Source data
= = = = = = =

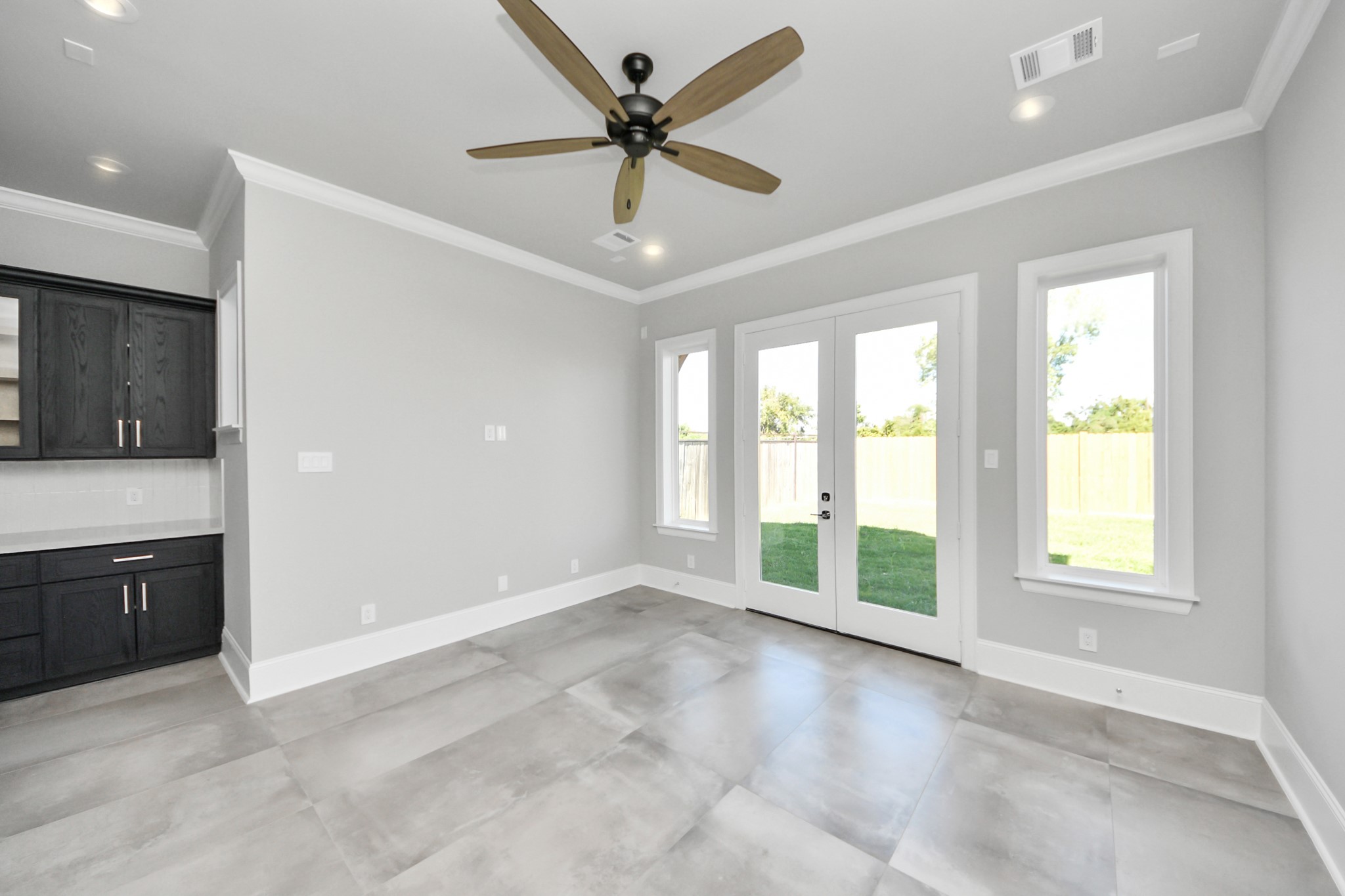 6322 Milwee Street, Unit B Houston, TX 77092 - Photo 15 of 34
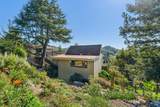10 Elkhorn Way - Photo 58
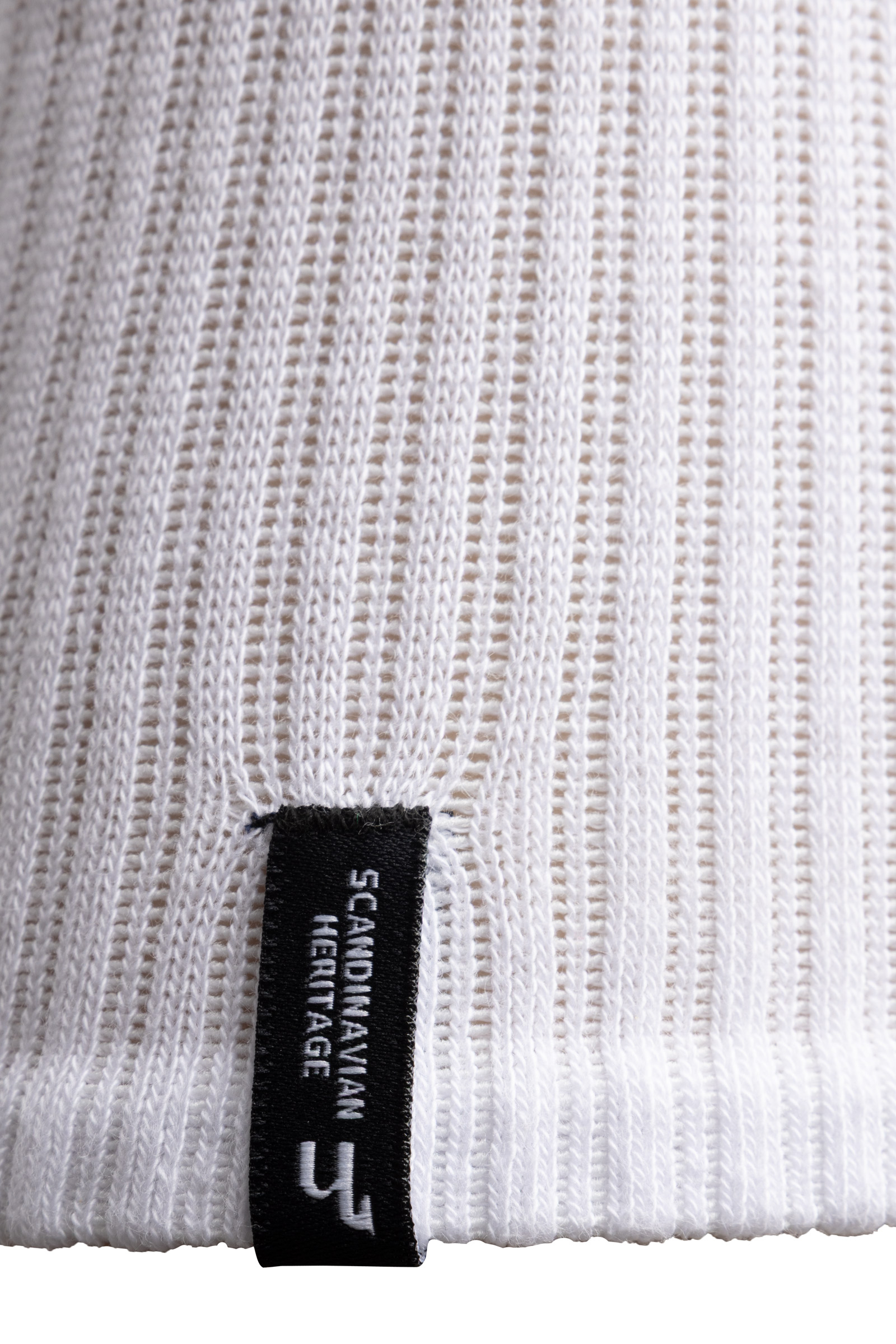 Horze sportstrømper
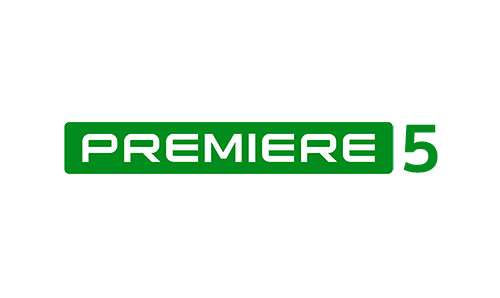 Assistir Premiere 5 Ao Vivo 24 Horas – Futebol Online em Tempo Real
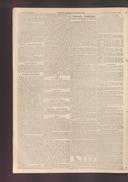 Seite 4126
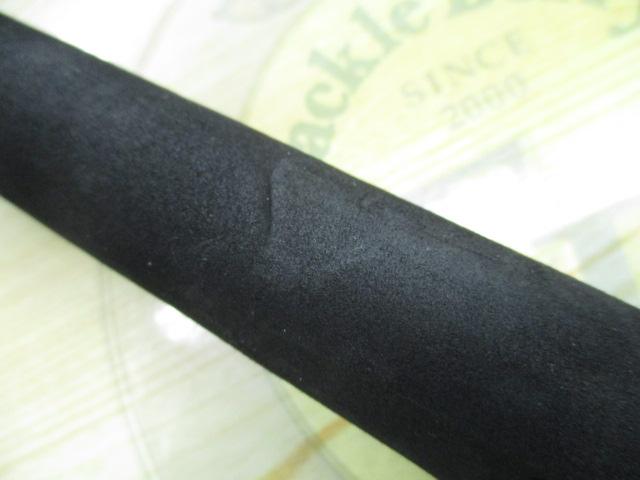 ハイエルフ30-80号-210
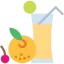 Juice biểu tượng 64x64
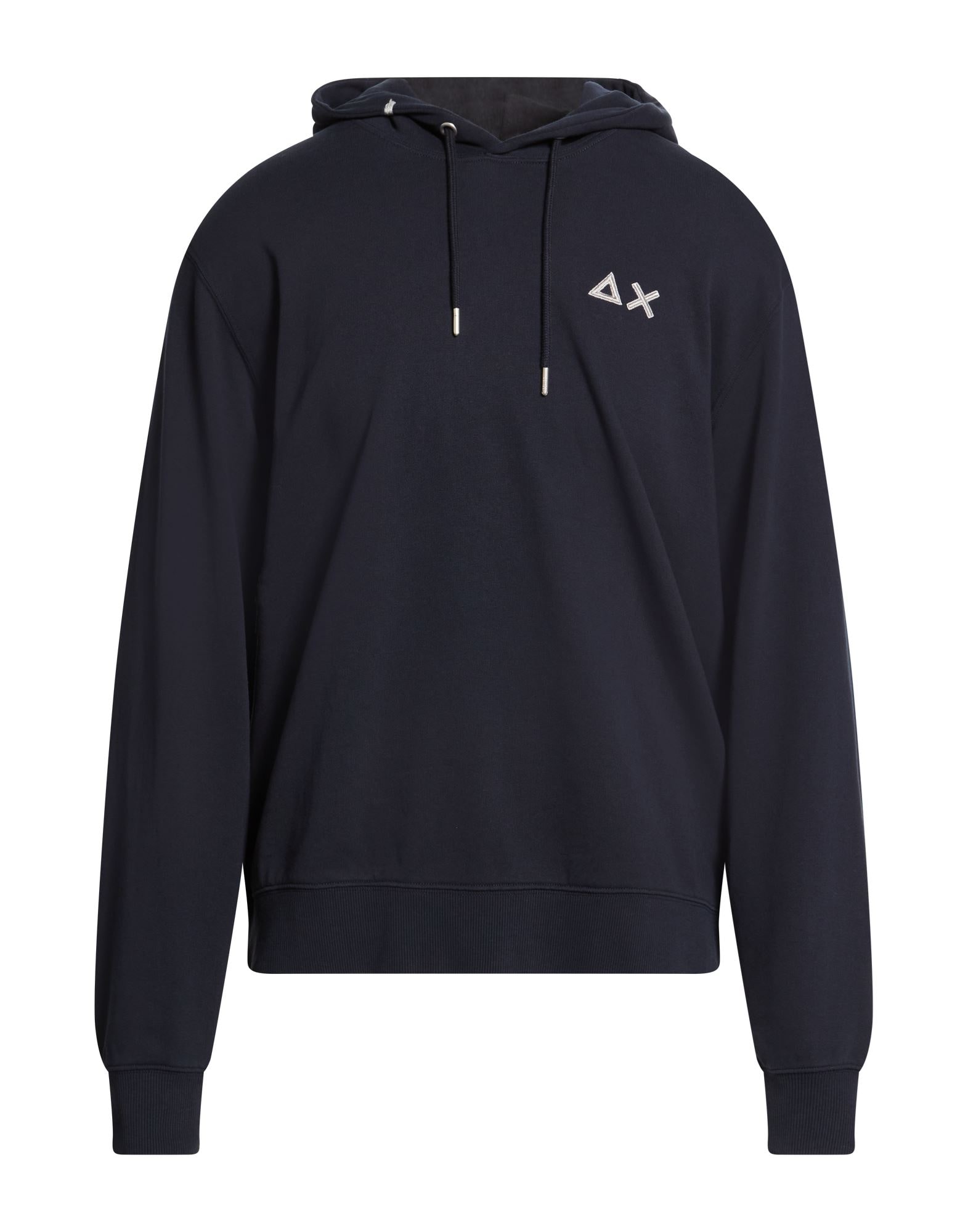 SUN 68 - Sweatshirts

= = = = = = =

Exactly reproduce each entry, but drop the pictures.

### Reply
 6322 Milwee Street, Unit B Houston, TX 77092 - Photo 15 of 34
10 Elkhorn Way - Photo 58
 Horze sportstrømper
 Assistir Premiere 5 Ao Vivo 24 Horas – Futebol Online em Tempo Real
 Seite 4126
 ハイエルフ30-80号-210
 Juice biểu tượng 64x64
 SUN 68 - Sweatshirts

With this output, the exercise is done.